Abstract— In order to examine the hypothesis that acetylcholinesterase (AChE) is contained within dopaminergic neurons of the nigro‐striatal projection, the effects of selective destruction of these neurons by 6‐hydroxydopamine (6‐OHDA) on cholinesterase, tyrosine hydroxylase, and choline acetyltransferase in substantia nigra (SN) and caudate‐putamen (CP) were studied in the rat. Four to five weeks after intraventricular or intracerebral 6‐OHDA injections tyrosine hydroxylase in these structures was reduced by 90% or more. Choline acetyltransferase was not affected in the SN or CP, but cholinesterase was reduced by about 40% in the SN and by 12% in the CP. To determine that the observed decreases in cholinesterase activity reflected true AChE and not butyrylcholinesterase (BChE), further experiments were conducted on tissues from animals with intracerebral 6‐OHDA lesions. (1) Substrate specificity. Acetylcholine (ACh) was replaced by either acetyl‐β‐methyl‐choline (AcβMeCh) or butyrylcholine (BCh) in the cholinesterase assay. SN and CP from 6‐OHDA lesioned rats showed 54% and 92% of control tissue cholinesterase activity respectively with AcβMeCh as substrate, in good agreement with values found using ACh. No decrease in activity toward BCh was observed. (2) Kinetics. The decrease in cholinesterase activities at different concentrations of ACh was determined. Analysis of the data revealed that cholinesterase in dopaminergic neurons was inhibited by high ACh concentrations, a characteristic property of AChE but not BChE. (3) Selective inhibitors.

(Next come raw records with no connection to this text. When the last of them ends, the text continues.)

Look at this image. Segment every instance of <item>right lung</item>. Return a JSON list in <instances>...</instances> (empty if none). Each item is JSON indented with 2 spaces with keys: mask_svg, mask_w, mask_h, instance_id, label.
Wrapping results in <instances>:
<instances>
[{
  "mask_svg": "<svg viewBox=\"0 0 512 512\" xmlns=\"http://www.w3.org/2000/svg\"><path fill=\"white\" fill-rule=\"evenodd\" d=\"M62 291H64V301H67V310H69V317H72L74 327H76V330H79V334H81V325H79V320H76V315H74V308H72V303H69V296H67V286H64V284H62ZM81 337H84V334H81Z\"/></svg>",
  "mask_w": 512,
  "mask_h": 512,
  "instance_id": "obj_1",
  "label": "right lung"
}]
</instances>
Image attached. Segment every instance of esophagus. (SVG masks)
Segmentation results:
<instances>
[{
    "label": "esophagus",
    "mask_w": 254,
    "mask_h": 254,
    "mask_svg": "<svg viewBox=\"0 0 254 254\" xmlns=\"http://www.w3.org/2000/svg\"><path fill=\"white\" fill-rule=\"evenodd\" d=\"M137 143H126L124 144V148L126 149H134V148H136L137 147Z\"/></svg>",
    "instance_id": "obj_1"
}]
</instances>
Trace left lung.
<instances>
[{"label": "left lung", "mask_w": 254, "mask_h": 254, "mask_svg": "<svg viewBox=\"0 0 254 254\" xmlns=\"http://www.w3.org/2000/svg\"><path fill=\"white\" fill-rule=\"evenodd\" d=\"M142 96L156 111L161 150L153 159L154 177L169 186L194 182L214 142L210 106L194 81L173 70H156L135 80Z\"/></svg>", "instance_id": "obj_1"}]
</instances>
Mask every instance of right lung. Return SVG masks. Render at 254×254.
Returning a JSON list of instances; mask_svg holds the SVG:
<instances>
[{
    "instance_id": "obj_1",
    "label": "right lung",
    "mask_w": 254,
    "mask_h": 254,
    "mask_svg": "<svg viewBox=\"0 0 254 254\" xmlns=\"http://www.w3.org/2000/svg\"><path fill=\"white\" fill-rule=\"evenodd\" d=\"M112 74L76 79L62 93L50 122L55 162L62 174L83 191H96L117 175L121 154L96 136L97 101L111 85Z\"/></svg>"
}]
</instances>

In the SN, cholinesterase in dopaminergic neurons was inhibited by the selective AChE inhibitors BW284C51 and ambenonium with a dose‐response curve similar to erythrocyte AChE but different from serum BChE. The selective BChE inhibitor, tetraisopropylpyrophosphoramide, inhibited the enzyme in dopaminergic neurons only at concentrations which inhibited erythrocyte AChE, concentrations somewhat higher than those which inhibited serum BChE. These results support recent histochemical observations indicating that AChE is contained in dopaminergic neurons of the SN. Moreover, these experiments represent the first characterization of AChE from a homogeneous population of non‐cholinergic neurons in mammalian CNS.